The Fatherhood of Jesus Christ
Homily for the Mass of Resurrection for Father Gary Desharnais
Isaiah 50:4-7; Psalm 23; Acts 10:34-43; John 19: 25-30
Most Reverend Joseph J. Tyson, Bishop of Yakima
Peace be with you! What does “fatherhood” look like in a Catholic priest? My first conversation with Father Gary Desharnais as the newly appointed Bishop of Yakima was about his children. Gary graduated from Marquette High School with my Uncle Bud, so we sometimes talked about memories of Marquette. But even more, I cannot recall a single conversation I had with Gary when we didn’t talk about his children. Gary’s gift to the Yakima presbyterate lies in the very fact that he offered his very life helping all of us bring together the “fatherhood” of family life with the fact that – as celibate priests – we are addressed as “father” by those we serve in our parish communities.

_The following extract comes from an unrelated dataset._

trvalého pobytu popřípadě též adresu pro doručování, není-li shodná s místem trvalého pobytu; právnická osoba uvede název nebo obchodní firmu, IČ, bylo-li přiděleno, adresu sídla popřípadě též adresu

Our scriptures provide us some interpretive keys for all of us to understand the steep demands of “fatherhood” expected even of celibate priests. When we hear Peter – the first spiritual father of the Church – boldly proclaim in our second reading from the Acts of the Apostles that “…God shows no partiality…” Peter uplifts a fatherhood that is all inclusive where – as priests – we feed all people irrespective of their race, language, culture, or documented status. Like good fathers who provide food for their children, the grace of celibacy unlocks for us the capacity to feed and nurture our parish communities, where all are welcomed and no one has a prior claim on the heart of the priest.

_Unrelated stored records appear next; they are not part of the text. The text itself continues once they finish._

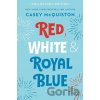 Red, White & Royal Blue - Casey McQuiston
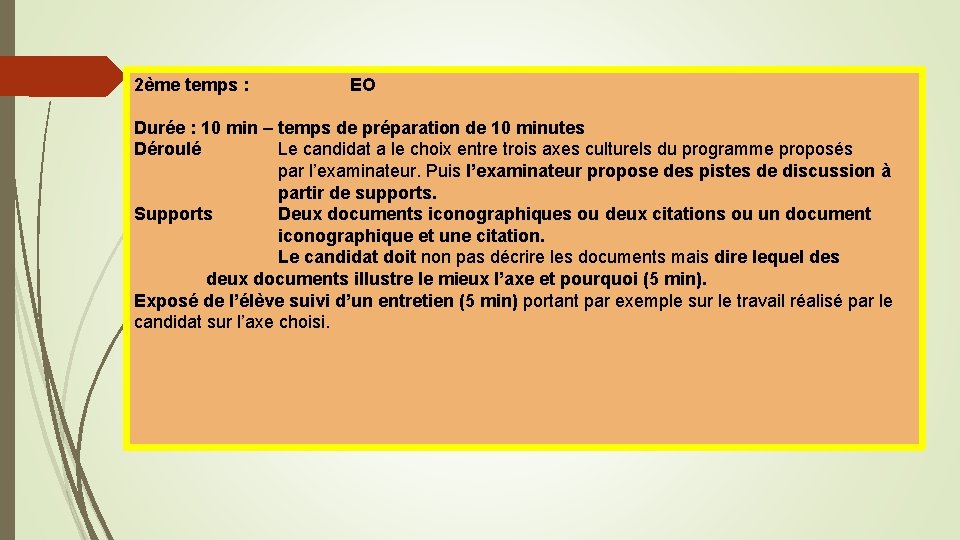 2ème temps : EO Durée : 10 min – temps de préparation de 10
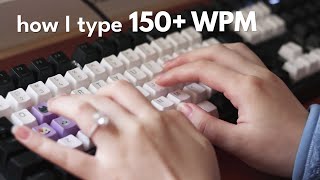 How I type fast 150 WPM [upl. by Ocirne521]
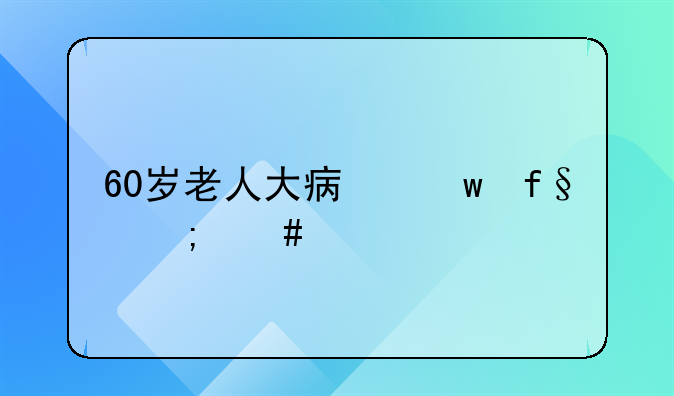 60岁老人大病保险怎么买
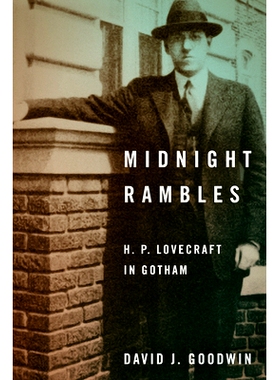 预订 Midnight Rambles: H. P. Lovecraft in Gotham 午夜漫步：H.P.洛夫克拉夫特在哥谭: 9781531504410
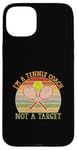 Coque pour iPhone 15 Plus Balle de tennis Pun Tennis I'm a Tennis Coach Not a Target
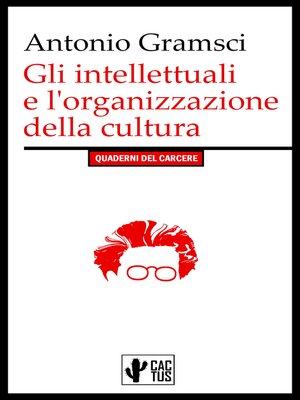 cover image of Gli intellettuali e l'organizzazione della cultura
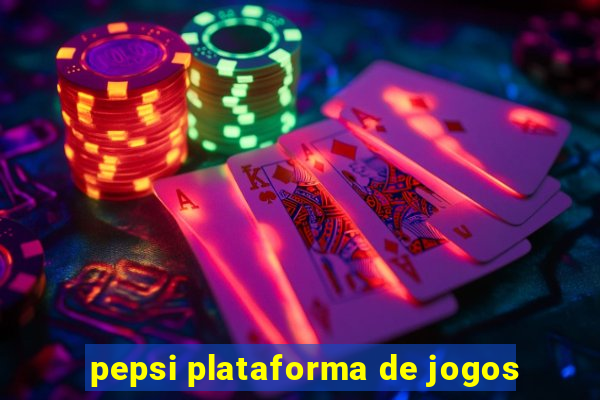 pepsi plataforma de jogos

In a very unique way, Gary learned to live this embracing celibacy later in life precisely because of you – his biological children – and even more – in no small measure the offering of thanksgiving we make for Gary’s life this day comes because – you – his children – brought him to this altar with the gifts of bread and wine.

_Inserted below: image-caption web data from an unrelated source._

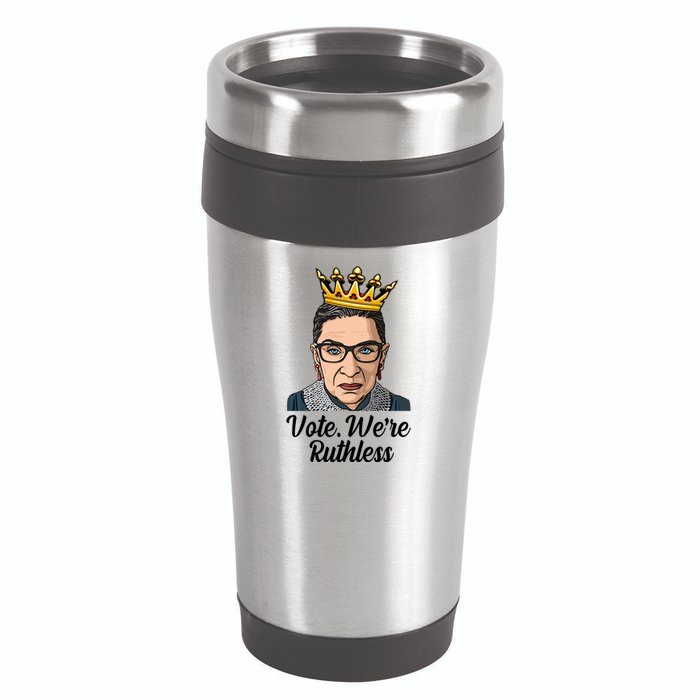 Vote We're Ruthless Ruth Bader Ginsburg Equal Rights 16oz Travel Tumbler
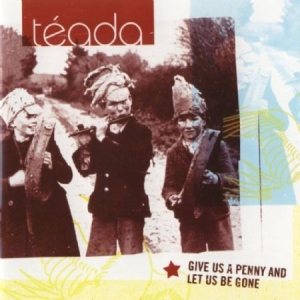 Teada - Give Us A Penny And Let Us Be Gone i gruppen CD / Elektroniskt hos Bengans Skivbutik AB (1968715)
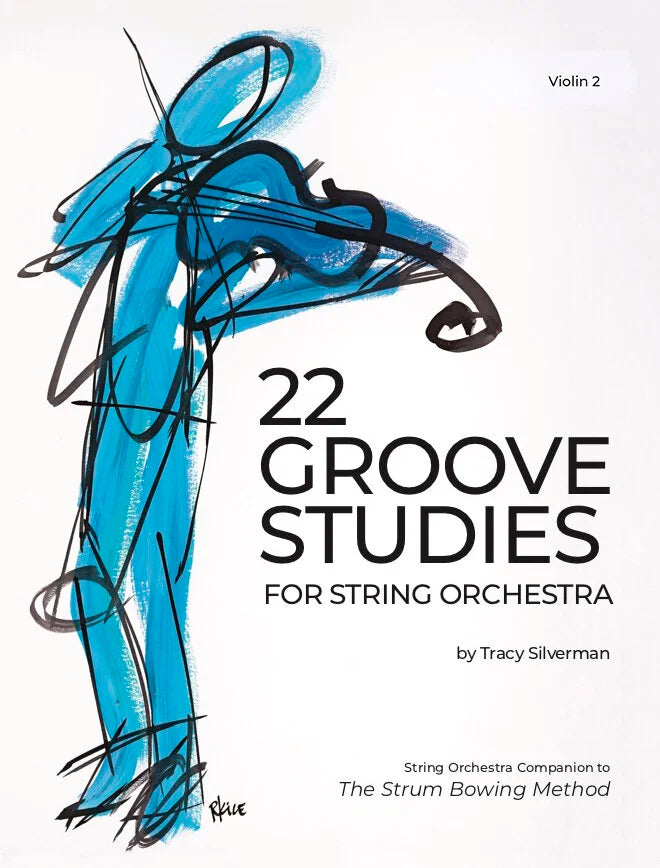 Silverman, Tracy - 22 Groove Studies for String Orchestra - Violin 2 Part - Digital Download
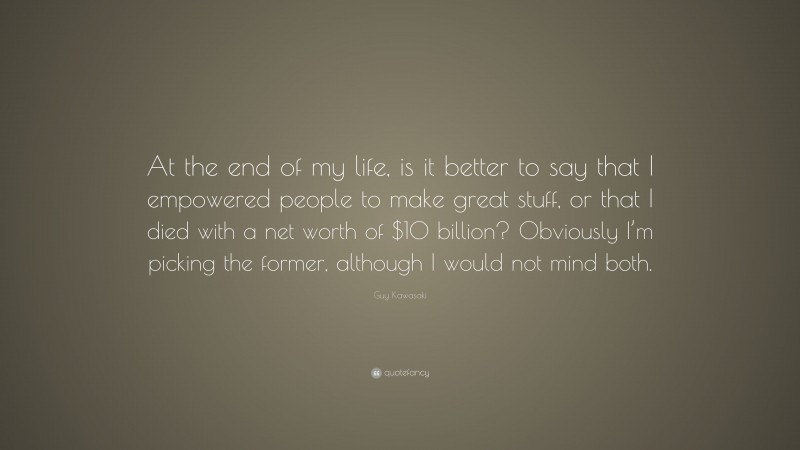 Guy Kawasaki Quote: “At the end of my life, is it better to say that I empowered people to make great stuff, or that I died with a net worth of $10 billion? Obviously I’m picking the former, although I would not mind both.”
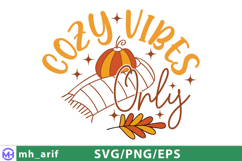 Cozy Vibes Only SVG Halloween PNG Design Product Image 1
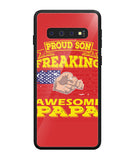Im Proud Son Of Freaking Awesome Papa - Samsung Galaxy S10 Plus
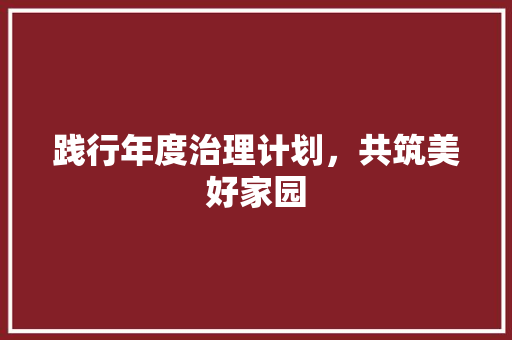 践行年度治理计划，共筑美好家园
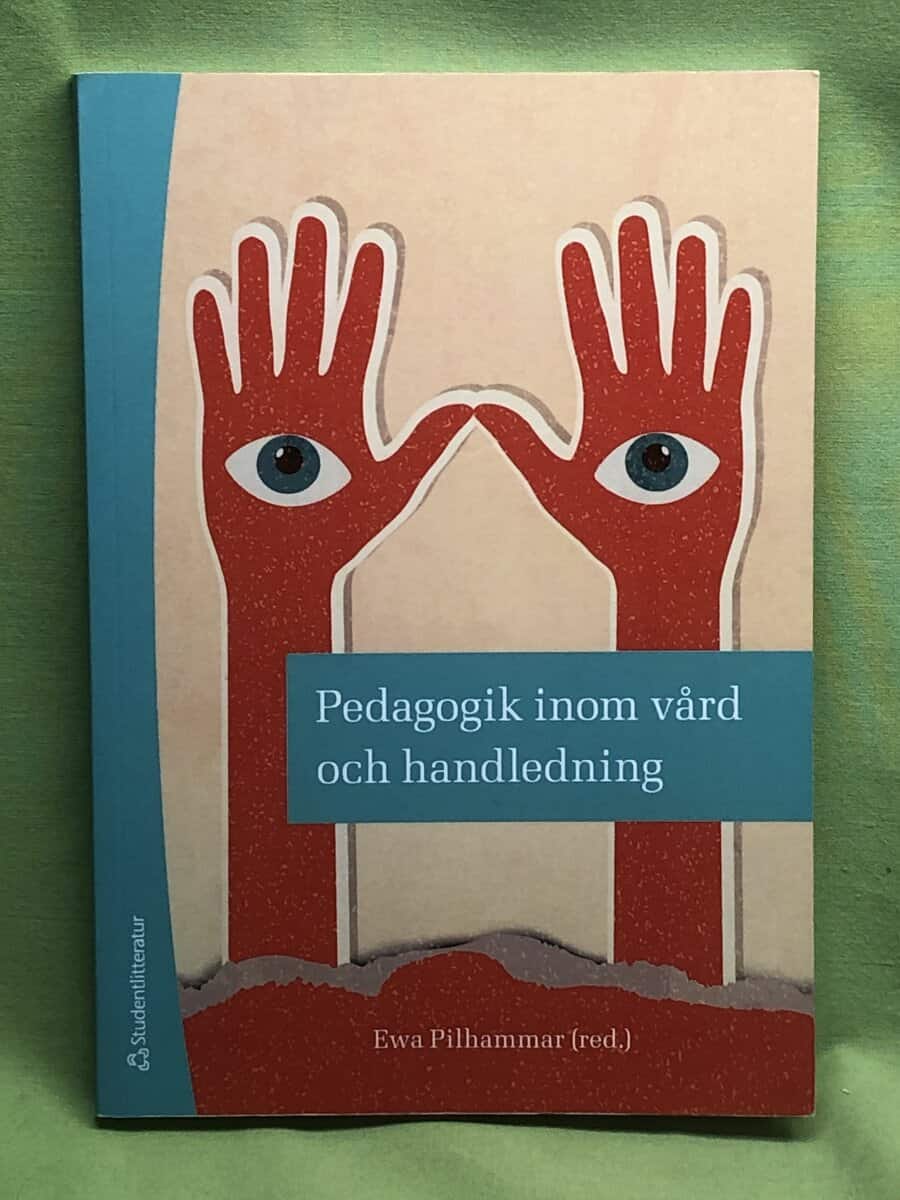 Bergh, Madeleine, Carlson, Elisabeth, Friberg, Febe, Gedda, Birgitta, Häggström, Eva, Pilhammar Andersson, Ewa : Pedagogik inom vård och handledning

That’s the precise movement we hear in the Acts of the Apostles when – after proclaiming the impartiality of God’s love – Peter provides the core summary of the Christian faith – the bodily dying and rising of Jesus Christ. Far too often when we hear about death, we have the image of the soul floating off and the body deteriorating into the ground. In our popular imaginations, there’s very little beyond our becoming – to cite the astronomer Carl Sagan – “star stuff.”
Indeed, the opening reading from Isaiah – also read on Passion Sunday – and our Gospel from St. John with the dying Jesus entrusting his mother to his best friend John – bookend this miraculous message of resurrection we hear St. Peter so boldly proclaim.
Peter’s proclamation provides us with a truth based on a deeper beauty about our destiny as humans. In death, the body separates from the soul but on the “final” day – a finality not counted by minutes and hours – like Jesus we rise through the animation of the Holy Spirit with a resurrected body more real and more solid than the deteriorated body in which we current dwell, with its tendency towards sickness and death. The Catechism of the Catholic Church notes that the Eucharist is “…the foretaste of the resurrection…” where, standing around the table being equally fed by the Body and Blood of Christ, we catch of glimpse of what awaits us in eternity.
Indeed, in the same way a physical father and a physical mother stand in a ordered generation of having received the gifts of their lives from their parents and giving the gift of their lives as parents for the next generation, the resurrection of Jesus Christ gives purpose, direction, orientation and meaning to our spiritual lives. Just like physical DNA, embedded in our very restlessness and yearnings is our desire for God who gives our life meaning. Indeed it’s wise to recall that when St. Augustine gave that famous phrase in his “Confessions” – “Our hearts are restless until they rest in thee, O God,” he wrote those lines after he had fathered a son whom he dearly loved who was named – “Adeodatus” – which might best be translated roughly as “given back to God.”
That’s what we do this day. In the same way we received Gary as a gift, we give him back to God, offering him back to God grateful for what we have already received. As bishop I am deeply grateful for the gift that Gary’s family has made over these many years, patiently allowing him to bring together both his physical and his spiritual fatherhood into this family of faith that is the Church. You, his children, were very close to Gary – in every conversation I had with him – hopefully this Eucharist reminds you not only of how close you are to all of us but how very close and precious you all are to our Heavenly Father. Likewise, prayer this day is that the “fatherhood” of Jesus exercised in Gary’s priestly ministry might be a reminder to us – his brother priests and bishops – of the deeply imbedded meaning of why we are addressed as “Father.” Let us give thanks for the gift of Father Gary Desharnais. Peace be with you!